A critical reflection on the problems, premises and prescriptions of the science of automatic control

Zhiqiang Gao

Center for Advanced Control Technologies, Cleveland State University

Beijing Institute of Technology, Dec. 26, at 3:00pm, Bldg 6, 3rd Floor Conference Room

時間：12月26日 下午3:00
地點：北理工自動化學院，北理工6號樓3層會議室
內容： 對控制科學的問題與前提的反思

      Abstract: The field of automatic control is considered the epitome of engineering science: above all it precipitated the industrial revolution that made the modern life possible; it has also become a branch of applied mathematics with the uttermost rigor. But the field has its own struggle, like all fields of engineering science, in grasping pure principles in design and in making reality-bound premises in theory. This is reflected in the persistent dichotomy of theory and practice, which has been the subject of numerous debates in the history of this field. In this lecture we reflect on some of the most fundamental problems, concepts, principles and methods in the science of automatic control. In particular, we examined the long-held premise that the problem of control is that of stability and optimality. To offer an alternative, it is argued that the problem of automatic control is, in essence, that of disturbance rejection, with the notion of disturbance generalized to symbolize the uncertainties, both internal and external to the plant. A novel, unifying concept of disturbance rejector is introduced to compliment the traditional notion of controller. The new controller-rejector pair is shown to be a powerful organizing principle in the realm of automatic control, leading to a Copernican moment where the model-centric design philosophy is replaced by the one that is control-centric in the following sense: the controller is designed for a canonical model and is fixed; the difference between the plant and the canonical model is deemed as disturbance and rejected.

      BIOGRAPHY:Prof.
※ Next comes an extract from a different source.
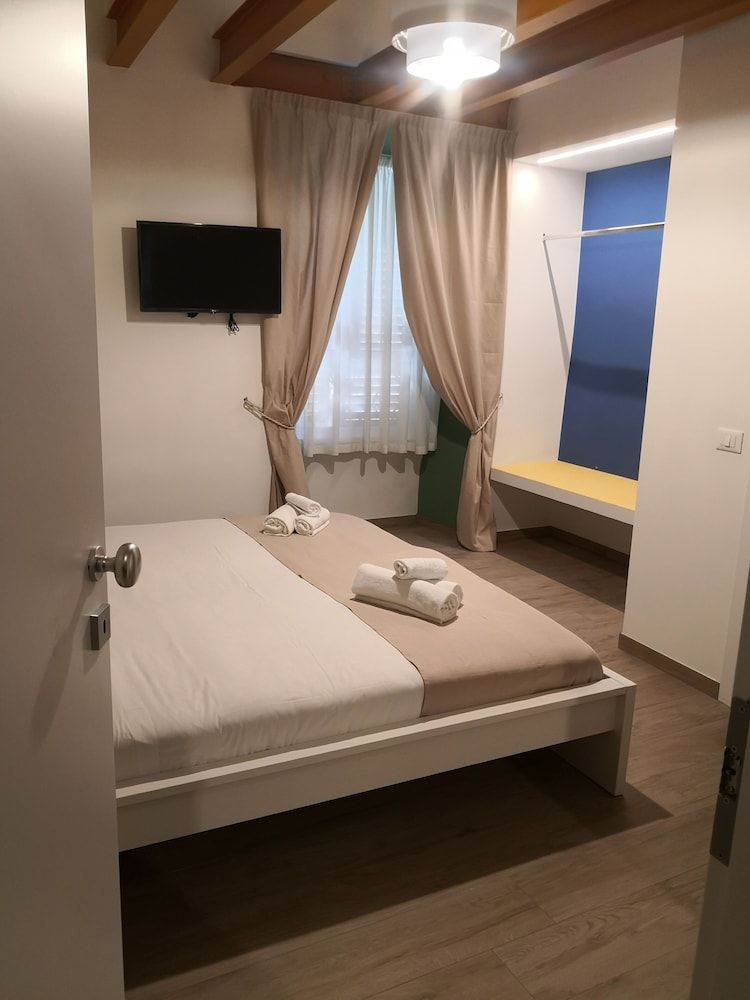 undefined Vatican Italian rooms 5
Zhiqiang Gao received his Ph.D. in Electrical Engineering from the University of Notre Dame in 1990 and has taught at Cleveland State University ever since. Faced with ever widening chasm between control theory and practice, Dr. Gao returned to the roots of controls by collaborating extensively with engineers at NASA and industry in solving real world problems, from which the foundation and authenticity of research were rebuilt. Collaborating with Prof. Jingqing Han, Dr. Gao worked quietly on active disturbance rejection control for over 15 years, nurturing it from its early, conceptual stage to a maturing and emerging industrial control technology. In doing so, he made an obscure idea clear and established firmly a general design principle in dealing with uncertainties in industrial settings, often with staggering improvements in performance and energy saving. Asking basic, rudimentary question in research and in teaching, Dr. Gao and his team find creative solutions in practice and vitality in education.

      About the 2016 Winter lecture series on Engineering Cybernetics:

      Cybernetics, conceived by Wiener in 1948, is a science of interrelationships, of feedback, of information and control in both biological and engineered systems. While control theory has seen ferocious growth in the form of applied mathematics, the progress on information side of cybernetics, as a symbiotic twin of control but beyond the general purpose information and communication theory, has been sorely lacking. It’s about time that the problem of information, unique in the field of automatic control, is recognized and systematically investigated. In doing so we return to the origin of Engineering Cybernetics as conceived by Prof. H.S. Tsien in 1954 and take inventory of its problems, inventions and attempts in its long history at conceptualizations. This lecture series consists of 8 lectures and it begins by revisiting the ideas of the pioneers of this field, such as Tsien, whose ideas may have faded in the modern developments but nonetheless quite relevant still in addressing contemporary issues. By revisiting the original ideas and inventions of the early pioneers we attempt to reimagine what the field of engineering cybernetics could have become as a science of information and control.

      Much has been accomplished in the field of control theory in the vein of applied mathematics. But it is not without its own challenges. Prof. John von Neumann once warned that as “mathematical discipline travels far from its empirical source, … it is beset with very grave dangers”, because “at a great distance from its empirical source, or after much ‘abstract’ inbreeding, a mathematical subject is in danger of degeneration”. Whenever this stage is reached, he suggests, “the only remedy seems to be the rejuvenating return to the source: the reinjection of more or less directly the empirical ideas”. This, he argues, is “a necessary condition to conserve the freshness and the vitality of the subject. And this is the goal of this lecture series: the reinjection of fresh and lively ideas of Engineering Cybernetics, in search of the rejuvenation of its relevance and vitality.